-- TASK STATEMENT --
Reproduce each line of the listing exactly.
————————
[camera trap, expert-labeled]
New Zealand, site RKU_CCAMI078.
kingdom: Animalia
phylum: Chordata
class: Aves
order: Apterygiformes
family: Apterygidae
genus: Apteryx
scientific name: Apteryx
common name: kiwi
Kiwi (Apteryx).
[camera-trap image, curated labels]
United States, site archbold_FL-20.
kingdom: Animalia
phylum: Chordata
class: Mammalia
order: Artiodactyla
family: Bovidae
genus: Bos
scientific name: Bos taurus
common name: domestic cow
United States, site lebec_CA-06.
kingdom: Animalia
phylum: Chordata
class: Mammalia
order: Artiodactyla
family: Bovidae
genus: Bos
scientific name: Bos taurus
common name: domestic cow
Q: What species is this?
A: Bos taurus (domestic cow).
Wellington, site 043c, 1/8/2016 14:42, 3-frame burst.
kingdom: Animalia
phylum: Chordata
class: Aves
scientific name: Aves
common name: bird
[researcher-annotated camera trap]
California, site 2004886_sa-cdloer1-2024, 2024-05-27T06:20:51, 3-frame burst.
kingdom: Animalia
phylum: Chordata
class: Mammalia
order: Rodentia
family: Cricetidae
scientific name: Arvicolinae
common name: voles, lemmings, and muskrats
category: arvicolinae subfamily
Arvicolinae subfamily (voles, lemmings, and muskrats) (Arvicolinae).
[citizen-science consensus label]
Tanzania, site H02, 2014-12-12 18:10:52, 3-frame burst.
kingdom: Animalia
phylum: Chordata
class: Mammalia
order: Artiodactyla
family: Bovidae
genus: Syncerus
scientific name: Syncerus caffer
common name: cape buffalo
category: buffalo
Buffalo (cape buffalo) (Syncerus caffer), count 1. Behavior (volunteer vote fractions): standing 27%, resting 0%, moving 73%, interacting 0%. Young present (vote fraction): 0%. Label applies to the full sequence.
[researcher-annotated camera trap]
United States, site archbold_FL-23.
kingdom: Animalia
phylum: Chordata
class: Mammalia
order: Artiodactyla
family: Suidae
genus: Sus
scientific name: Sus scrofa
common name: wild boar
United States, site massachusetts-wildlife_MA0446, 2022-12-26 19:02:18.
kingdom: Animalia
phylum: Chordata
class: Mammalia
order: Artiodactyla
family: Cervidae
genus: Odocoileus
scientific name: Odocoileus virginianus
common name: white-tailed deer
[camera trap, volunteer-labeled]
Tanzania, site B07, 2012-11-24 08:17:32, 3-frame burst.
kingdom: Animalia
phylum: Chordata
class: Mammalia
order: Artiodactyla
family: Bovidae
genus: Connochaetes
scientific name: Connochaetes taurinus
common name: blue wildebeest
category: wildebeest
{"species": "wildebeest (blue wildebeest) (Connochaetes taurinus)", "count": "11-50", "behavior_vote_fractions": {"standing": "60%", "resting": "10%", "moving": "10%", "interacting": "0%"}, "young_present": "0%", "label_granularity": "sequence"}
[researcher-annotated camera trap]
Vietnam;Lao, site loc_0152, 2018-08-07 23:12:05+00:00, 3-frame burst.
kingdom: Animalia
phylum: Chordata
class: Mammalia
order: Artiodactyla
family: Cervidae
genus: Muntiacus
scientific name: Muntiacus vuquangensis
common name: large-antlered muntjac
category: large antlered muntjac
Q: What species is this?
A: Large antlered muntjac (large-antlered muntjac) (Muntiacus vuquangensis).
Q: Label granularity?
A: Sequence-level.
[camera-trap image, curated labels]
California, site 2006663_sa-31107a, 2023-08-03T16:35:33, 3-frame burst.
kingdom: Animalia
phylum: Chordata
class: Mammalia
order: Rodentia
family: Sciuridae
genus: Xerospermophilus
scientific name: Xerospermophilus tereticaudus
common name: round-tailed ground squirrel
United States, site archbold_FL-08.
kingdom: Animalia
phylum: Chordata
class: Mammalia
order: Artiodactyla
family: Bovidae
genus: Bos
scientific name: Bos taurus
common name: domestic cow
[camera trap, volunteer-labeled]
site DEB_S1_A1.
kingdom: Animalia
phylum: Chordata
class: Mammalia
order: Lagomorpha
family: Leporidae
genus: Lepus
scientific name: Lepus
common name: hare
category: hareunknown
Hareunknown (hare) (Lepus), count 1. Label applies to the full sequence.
————————
-- FINAL ANSWER --
[camera trap, expert-labeled]
New Zealand, site RKU_CCAMI078.
kingdom: Animalia
phylum: Chordata
class: Aves
order: Apterygiformes
family: Apterygidae
genus: Apteryx
scientific name: Apteryx
common name: kiwi
Kiwi (Apteryx).
[camera-trap image, curated labels]
United States, site archbold_FL-20.
kingdom: Animalia
phylum: Chordata
class: Mammalia
order: Artiodactyla
family: Bovidae
genus: Bos
scientific name: Bos taurus
common name: domestic cow
United States, site lebec_CA-06.
kingdom: Animalia
phylum: Chordata
class: Mammalia
order: Artiodactyla
family: Bovidae
genus: Bos
scientific name: Bos taurus
common name: domestic cow
Q: What species is this?
A: Bos taurus (domestic cow).
Wellington, site 043c, 1/8/2016 14:42, 3-frame burst.
kingdom: Animalia
phylum: Chordata
class: Aves
scientific name: Aves
common name: bird
[researcher-annotated camera trap]
California, site 2004886_sa-cdloer1-2024, 2024-05-27T06:20:51, 3-frame burst.
kingdom: Animalia
phylum: Chordata
class: Mammalia
order: Rodentia
family: Cricetidae
scientific name: Arvicolinae
common name: voles, lemmings, and muskrats
category: arvicolinae subfamily
Arvicolinae subfamily (voles, lemmings, and muskrats) (Arvicolinae).
[citizen-science consensus label]
Tanzania, site H02, 2014-12-12 18:10:52, 3-frame burst.
kingdom: Animalia
phylum: Chordata
class: Mammalia
order: Artiodactyla
family: Bovidae
genus: Syncerus
scientific name: Syncerus caffer
common name: cape buffalo
category: buffalo
Buffalo (cape buffalo) (Syncerus caffer), count 1. Behavior (volunteer vote fractions): standing 27%, resting 0%, moving 73%, interacting 0%. Young present (vote fraction): 0%. Label applies to the full sequence.
[researcher-annotated camera trap]
United States, site archbold_FL-23.
kingdom: Animalia
phylum: Chordata
class: Mammalia
order: Artiodactyla
family: Suidae
genus: Sus
scientific name: Sus scrofa
common name: wild boar
United States, site massachusetts-wildlife_MA0446, 2022-12-26 19:02:18.
kingdom: Animalia
phylum: Chordata
class: Mammalia
order: Artiodactyla
family: Cervidae
genus: Odocoileus
scientific name: Odocoileus virginianus
common name: white-tailed deer
[camera trap, volunteer-labeled]
Tanzania, site B07, 2012-11-24 08:17:32, 3-frame burst.
kingdom: Animalia
phylum: Chordata
class: Mammalia
order: Artiodactyla
family: Bovidae
genus: Connochaetes
scientific name: Connochaetes taurinus
common name: blue wildebeest
category: wildebeest
{"species": "wildebeest (blue wildebeest) (Connochaetes taurinus)", "count": "11-50", "behavior_vote_fractions": {"standing": "60%", "resting": "10%", "moving": "10%", "interacting": "0%"}, "young_present": "0%", "label_granularity": "sequence"}
[researcher-annotated camera trap]
Vietnam;Lao, site loc_0152, 2018-08-07 23:12:05+00:00, 3-frame burst.
kingdom: Animalia
phylum: Chordata
class: Mammalia
order: Artiodactyla
family: Cervidae
genus: Muntiacus
scientific name: Muntiacus vuquangensis
common name: large-antlered muntjac
category: large antlered muntjac
Q: What species is this?
A: Large antlered muntjac (large-antlered muntjac) (Muntiacus vuquangensis).
Q: Label granularity?
A: Sequence-level.
[camera-trap image, curated labels]
California, site 2006663_sa-31107a, 2023-08-03T16:35:33, 3-frame burst.
kingdom: Animalia
phylum: Chordata
class: Mammalia
order: Rodentia
family: Sciuridae
genus: Xerospermophilus
scientific name: Xerospermophilus tereticaudus
common name: round-tailed ground squirrel
United States, site archbold_FL-08.
kingdom: Animalia
phylum: Chordata
class: Mammalia
order: Artiodactyla
family: Bovidae
genus: Bos
scientific name: Bos taurus
common name: domestic cow
[camera trap, volunteer-labeled]
site DEB_S1_A1.
kingdom: Animalia
phylum: Chordata
class: Mammalia
order: Lagomorpha
family: Leporidae
genus: Lepus
scientific name: Lepus
common name: hare
category: hareunknown
Hareunknown (hare) (Lepus), count 1. Label applies to the full sequence.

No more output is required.